AIM OF THE TASK >> Carry on the commentary below about Governor Sanford's losing court fight over federal education funds, picking up right after its final sentence.

DOCUMENT SECTION >>

To their eminent credit the South Carolina legislature weighed in against Sanford’s grandstanding, Dems and Repubs alike. The education establishment piled on; the mayors added their weight to the protest; and the citizenry added their voices as well. Unfazed, the Guv maintained he was worried about the “long run,” i.e. having to accept funds that he labeled short term infusions rather than paying down some of the state’s long term debt. That schools and other public services would suffer as a result of his refusal to apply for or accept the SFS funds were of no concern to Sanford. He’s all about “long term.” But, as Keynes knew, “In the long term we’re all dead.” Keynes went on to say that policy makers do a disservice “during tempestuous times to say that long after the storm has passed that the ocean is again flat.” And now, perhaps – if there is a just deity – as a result of this political miscalculation Guv Sanford may well be a short term governor and long after his self-inflicted storm has passed his career will perhaps be flat as well.

In any event, after the U.S. District Court for the District of South Carolina summarily kicked the combined cases back to South Carolina on June 1st, the South Carolina Supreme Court quickly scheduled oral arguments. (For the really interested: Oral Argument video (courtesy of South Carolina ETV), and the parties’ Briefs and Answers.)

On June 4th the Court rendered its decision. Without dissent, the Court ordered Governor Sanford to apply for the SRS funds based upon principles drawn the state’s Constitution, statutory law, and legal precedent – a trifecta. The Court conceded nothing. Thus ended Sanford’s “freedom campaign,” i.e. his freedom to unilaterally keep his state free from the danger of ARRA/SRS federal education funds. It also ended his “state rights” campaign as well, and quite satisfactorily to all of us who believed it both a political ploy and a constitutionally dubious proposition. It’s rather refreshing irony: in fighting the federal right to “force” him to accept funds he did not want, he lost the battle and the war in his own state court, based upon its own state law, buttressed by the actions of his own state legislature. Another trifecta.

LISTED RECORDS >>

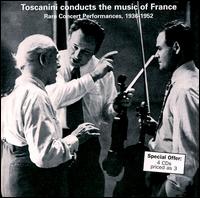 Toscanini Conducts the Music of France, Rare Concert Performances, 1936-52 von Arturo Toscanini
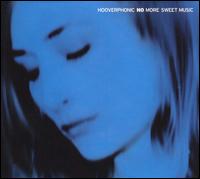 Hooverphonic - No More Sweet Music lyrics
---
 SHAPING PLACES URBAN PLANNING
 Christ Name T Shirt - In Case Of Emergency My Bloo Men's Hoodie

WRITTEN RESPONSE >>
For the entire South Carolina Supreme Court decision, click here. Below are my comments and (indented) excerpts from the opinion.

(If, however, you’re pressed for time and you’d like a very brief summary of the decision – about 10 seconds – here’s the S.C. Chief Justice’s words from my phone conversation that I was permitted to record just prior to the decision going public. I asked the Chief Justice, “What is the main thrust of your imminent decision regarding Governor Sanford?” Here’s his response, a They Will Say ANYTHING! exclusive:)

Should you desire more detail, however, by way of background, in what proved to be a coup de grace despite legal scholars’ doubts, the South Carolina legislature had (1) on May 13, 2009 specifically appropriated the ARRA funds, including the SFS funds in the state budget: “accept all available funds from the State Budget Stabilization Fund contained within the American Recovery and Reinvestment Act of 2009 and to authorize expenditure of such funds as delineated in this act,” and then (2) on May 14th, after Sanford had mouthed off spectacularly about the evils of ARRA, adopted a concurrent resolution to accept the ARRA funds should the Governor actually follow through on his threat to refuse them. (Section 1607(b) of ARRA provides: “If funds provided to any State in any division of this Act are not accepted for use by the Governor, then acceptance by the State legislature, by means of the adoption of a concurrent resolution, shall be sufficient to provide funding to such State”), and finally (3) on May 21st they overrode Sanford’s veto, a convincing and resounding statement of disapproval of “Governor NO!”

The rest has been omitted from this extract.